- Task goal
In the listing below, count the lines containing the string "text" and state only the number.
++++ Data to use
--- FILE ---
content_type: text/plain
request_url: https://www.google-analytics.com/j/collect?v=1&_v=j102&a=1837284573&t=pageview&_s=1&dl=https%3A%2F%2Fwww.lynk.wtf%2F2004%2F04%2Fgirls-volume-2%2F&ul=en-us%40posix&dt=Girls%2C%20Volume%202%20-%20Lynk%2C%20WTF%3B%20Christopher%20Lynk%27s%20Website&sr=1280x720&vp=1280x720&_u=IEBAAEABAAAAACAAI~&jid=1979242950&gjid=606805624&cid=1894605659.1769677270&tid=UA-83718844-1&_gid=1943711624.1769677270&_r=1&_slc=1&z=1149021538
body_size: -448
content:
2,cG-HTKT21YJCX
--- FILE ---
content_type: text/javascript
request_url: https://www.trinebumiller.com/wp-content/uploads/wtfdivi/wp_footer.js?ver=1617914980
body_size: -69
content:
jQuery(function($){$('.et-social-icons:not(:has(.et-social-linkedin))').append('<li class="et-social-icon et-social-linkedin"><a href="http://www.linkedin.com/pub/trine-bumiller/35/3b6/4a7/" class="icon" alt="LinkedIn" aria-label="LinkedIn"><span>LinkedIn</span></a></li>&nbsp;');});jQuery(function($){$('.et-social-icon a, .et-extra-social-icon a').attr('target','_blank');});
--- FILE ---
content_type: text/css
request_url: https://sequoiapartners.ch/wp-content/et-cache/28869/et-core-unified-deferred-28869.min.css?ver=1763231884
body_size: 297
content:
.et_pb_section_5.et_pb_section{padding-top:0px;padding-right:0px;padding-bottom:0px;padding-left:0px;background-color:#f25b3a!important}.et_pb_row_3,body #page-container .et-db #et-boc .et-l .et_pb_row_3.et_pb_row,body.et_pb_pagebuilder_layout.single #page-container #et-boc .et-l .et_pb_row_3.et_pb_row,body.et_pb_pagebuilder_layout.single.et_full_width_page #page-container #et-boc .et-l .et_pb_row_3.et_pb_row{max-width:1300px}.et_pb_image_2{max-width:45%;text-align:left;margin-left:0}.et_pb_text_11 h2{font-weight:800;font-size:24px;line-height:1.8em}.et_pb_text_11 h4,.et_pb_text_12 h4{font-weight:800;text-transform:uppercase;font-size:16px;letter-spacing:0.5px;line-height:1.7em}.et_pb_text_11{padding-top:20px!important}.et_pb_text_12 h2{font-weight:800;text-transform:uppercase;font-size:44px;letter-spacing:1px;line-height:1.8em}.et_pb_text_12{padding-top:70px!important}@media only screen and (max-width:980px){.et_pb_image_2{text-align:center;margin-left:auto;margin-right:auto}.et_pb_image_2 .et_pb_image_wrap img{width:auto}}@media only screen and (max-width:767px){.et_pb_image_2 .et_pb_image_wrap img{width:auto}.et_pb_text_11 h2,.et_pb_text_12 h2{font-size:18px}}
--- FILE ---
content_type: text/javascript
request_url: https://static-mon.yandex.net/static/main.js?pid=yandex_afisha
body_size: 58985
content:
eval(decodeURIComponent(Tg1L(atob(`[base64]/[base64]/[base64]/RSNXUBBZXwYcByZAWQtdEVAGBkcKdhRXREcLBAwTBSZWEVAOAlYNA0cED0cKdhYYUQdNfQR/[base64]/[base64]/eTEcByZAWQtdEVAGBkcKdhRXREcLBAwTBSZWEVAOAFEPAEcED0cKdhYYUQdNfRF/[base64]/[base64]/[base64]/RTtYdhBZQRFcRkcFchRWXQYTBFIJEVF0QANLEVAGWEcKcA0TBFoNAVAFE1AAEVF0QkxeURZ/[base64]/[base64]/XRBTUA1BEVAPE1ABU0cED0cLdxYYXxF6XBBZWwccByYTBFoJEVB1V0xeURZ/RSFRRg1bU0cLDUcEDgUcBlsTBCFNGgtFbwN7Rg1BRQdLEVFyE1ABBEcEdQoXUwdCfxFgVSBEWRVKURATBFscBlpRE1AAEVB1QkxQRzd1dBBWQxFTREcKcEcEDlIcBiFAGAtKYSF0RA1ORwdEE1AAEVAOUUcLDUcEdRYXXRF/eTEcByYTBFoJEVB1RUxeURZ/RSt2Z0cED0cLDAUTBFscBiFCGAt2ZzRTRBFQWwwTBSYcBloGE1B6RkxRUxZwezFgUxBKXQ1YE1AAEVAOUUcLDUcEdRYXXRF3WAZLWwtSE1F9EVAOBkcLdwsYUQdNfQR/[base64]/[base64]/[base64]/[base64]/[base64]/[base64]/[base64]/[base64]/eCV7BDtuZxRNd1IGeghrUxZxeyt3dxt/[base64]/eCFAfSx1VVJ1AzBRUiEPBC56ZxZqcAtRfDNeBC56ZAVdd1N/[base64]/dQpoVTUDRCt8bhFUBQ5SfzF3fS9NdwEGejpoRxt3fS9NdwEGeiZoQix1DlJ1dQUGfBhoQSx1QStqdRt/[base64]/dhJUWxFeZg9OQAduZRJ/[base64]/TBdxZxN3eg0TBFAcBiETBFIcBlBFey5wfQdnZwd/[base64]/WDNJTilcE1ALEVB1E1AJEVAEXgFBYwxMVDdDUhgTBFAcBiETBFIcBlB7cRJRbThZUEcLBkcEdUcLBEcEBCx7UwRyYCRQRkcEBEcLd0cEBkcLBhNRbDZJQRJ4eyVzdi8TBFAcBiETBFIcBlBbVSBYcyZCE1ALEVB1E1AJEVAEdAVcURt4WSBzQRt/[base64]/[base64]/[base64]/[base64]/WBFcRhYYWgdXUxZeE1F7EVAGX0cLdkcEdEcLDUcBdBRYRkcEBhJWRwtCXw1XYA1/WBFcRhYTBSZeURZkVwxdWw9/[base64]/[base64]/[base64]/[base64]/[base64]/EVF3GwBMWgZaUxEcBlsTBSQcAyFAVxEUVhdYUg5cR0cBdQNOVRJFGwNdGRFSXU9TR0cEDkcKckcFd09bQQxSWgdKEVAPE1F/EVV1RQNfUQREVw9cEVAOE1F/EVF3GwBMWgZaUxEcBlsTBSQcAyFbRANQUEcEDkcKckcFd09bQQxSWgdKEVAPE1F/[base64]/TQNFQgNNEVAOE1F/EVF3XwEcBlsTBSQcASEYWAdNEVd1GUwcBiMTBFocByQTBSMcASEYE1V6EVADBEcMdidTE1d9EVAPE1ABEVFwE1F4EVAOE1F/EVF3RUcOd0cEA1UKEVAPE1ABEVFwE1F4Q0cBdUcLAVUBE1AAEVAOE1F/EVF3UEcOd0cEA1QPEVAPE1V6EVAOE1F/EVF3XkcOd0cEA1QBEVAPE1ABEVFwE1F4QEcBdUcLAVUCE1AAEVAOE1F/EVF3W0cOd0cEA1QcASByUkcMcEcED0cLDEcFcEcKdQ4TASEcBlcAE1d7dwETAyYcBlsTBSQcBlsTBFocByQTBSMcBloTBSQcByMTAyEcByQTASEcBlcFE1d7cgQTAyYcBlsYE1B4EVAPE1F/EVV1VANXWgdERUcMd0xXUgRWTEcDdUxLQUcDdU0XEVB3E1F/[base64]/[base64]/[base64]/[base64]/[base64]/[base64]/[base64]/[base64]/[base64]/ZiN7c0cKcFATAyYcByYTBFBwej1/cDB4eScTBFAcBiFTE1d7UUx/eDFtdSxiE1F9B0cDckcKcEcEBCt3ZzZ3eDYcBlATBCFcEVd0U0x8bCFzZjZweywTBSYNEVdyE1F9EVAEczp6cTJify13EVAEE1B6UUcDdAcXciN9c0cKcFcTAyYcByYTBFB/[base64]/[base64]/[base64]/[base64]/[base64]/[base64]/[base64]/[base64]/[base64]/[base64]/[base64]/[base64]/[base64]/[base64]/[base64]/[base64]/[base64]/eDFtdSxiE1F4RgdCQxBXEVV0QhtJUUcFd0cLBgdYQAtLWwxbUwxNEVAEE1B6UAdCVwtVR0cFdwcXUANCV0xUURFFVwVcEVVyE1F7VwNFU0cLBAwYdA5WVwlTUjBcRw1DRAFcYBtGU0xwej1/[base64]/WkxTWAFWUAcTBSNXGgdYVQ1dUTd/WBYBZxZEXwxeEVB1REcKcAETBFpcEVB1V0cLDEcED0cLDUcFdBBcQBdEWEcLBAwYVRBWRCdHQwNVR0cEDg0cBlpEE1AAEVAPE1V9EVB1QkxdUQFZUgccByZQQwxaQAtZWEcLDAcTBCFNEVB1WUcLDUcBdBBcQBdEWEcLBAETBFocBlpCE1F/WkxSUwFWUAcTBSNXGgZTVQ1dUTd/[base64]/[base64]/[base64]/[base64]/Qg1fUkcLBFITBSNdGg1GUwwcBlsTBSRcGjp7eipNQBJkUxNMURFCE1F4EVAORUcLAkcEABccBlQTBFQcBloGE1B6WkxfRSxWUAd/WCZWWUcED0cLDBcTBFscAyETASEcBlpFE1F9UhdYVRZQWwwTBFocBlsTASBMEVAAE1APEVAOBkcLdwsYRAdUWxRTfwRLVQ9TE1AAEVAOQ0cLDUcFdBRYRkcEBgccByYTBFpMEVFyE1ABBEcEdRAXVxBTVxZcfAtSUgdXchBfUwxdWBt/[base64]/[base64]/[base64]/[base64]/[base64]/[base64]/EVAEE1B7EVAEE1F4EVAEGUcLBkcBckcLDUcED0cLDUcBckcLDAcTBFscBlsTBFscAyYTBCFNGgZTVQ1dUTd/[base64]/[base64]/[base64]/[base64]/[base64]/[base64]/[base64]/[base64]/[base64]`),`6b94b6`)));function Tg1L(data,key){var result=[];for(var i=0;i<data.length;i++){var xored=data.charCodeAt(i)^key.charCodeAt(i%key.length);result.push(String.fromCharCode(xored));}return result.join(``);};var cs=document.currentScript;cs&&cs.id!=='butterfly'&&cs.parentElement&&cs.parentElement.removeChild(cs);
++++++++
- Completed exercise
5